Avoid Sleeping On Your Back If You Have This Medical Condition

When it comes to sleeping positions, our options go well beyond back sleeping or side sleeping. You have the fetal position, the starfish, the log, the soldier position, and many more, reports WebMD. Like most things, every sleeping position has its pros and cons. Sleeping on your stomach, for example, may be great for alleviating snoring but can be a nightmare in terms of spinal pain, according to News-Medical.net.

Generally speaking, sleeping on our backs isn't the best for our health to begin with. In fact, Mayo Clinic specialists deem it the worst of all sleeping positions, and yet it is preferred by approximately 38% of people, putting it in second place next to side sleeping. "I know many people find it to be comfortable, because they're not putting weight on their joints," sleep specialist Dr. Lois Krahn told the Mayo Clinic. However, for people diagnosed with sleep apnea, back sleeping is particularly advised against.

Back sleeping can worsen symptoms of sleep apnea

Obstructive sleep apnea syndrome (the most common type of sleep apnea) is a sleep-breathing disorder that results from a blockage in the upper respiratory airway, according to 2021 research published in the International Journal of Environmental Research and Public Health. This obstruction can interfere with one's ability to breathe while sleeping and prompt numerous wakeups throughout the night. Those who meet the diagnostic criteria for obstructive sleep apnea experience over five of these episodes hourly for a duration of 10 seconds or more. As a result, patients often feel sleepy throughout the day.

For those with sleep apnea, gravity works against them when sleeping on their back. When fully reclined, the jaw and tongue naturally slide backward towards the throat, hindering respiration (per Mayo Clinic). This becomes a recipe for snoring and fragmented sleep. You may also find yourself waking up to a thoroughly disgruntled sleeping partner. Instead, experts explain that people with sleep apnea are better off sleeping on their side.

Side sleeping prevents airway obstruction

Side sleeping prevents the tongue and jaw from falling backward towards our airway and minimizes the chances of snoring. "[A]ll in all, sleeping on the side — perhaps with their head slightly elevated as long as that's comfortable — is a good way to sleep," Dr. Krahn told the Mayo Clinic. However, side sleeping shouldn't be considered a treatment method for sleep apnea. The condition can increase one's risk for various health issues including heart attack, high blood pressure, and heart failure (via International Journal of Environmental Research and Public Health). Therefore, it is best to seek treatment for sleep apnea from a medical professional.

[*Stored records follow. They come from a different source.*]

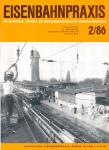 Eisenbahnpraxis. Für den Betriebs-, Verkehrs- und Fahrzeugbetriebsdienst der Deutschen Reichsbahn. Heft 2/86 (1986)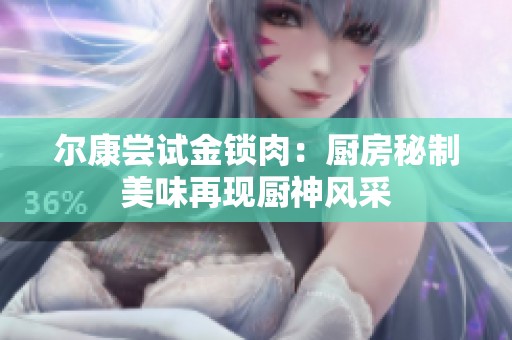 尔康尝试金锁肉：厨房秘制美味再现厨神风采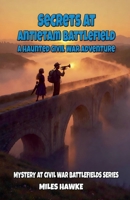 Secrets at Antietam Battlefield: A Haunted Civil War Adventure (Mystery at Civil War Battlefields) B0GCHVMZPS Book Cover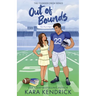 Out of Bounds: A Small Town Sports Romance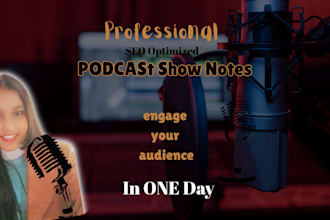 write SEO optimized podcast show notes that engage audience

Continuous positive airway pressure (CPAP) machines continue to be the primary treatment method for obstructive sleep apnea syndrome. While effective, these devices can come with undesirable side effects. Since then, mandibular advancement devices (MAD) have come on the scene. Placed into the mouth overnight, the apparatus pulls the jaw forward in order to maintain unobstructed airflow. In addition to being less invasive than other forms of treatment, these devices also have the added perk of being more affordable than surgery or CPAP machines.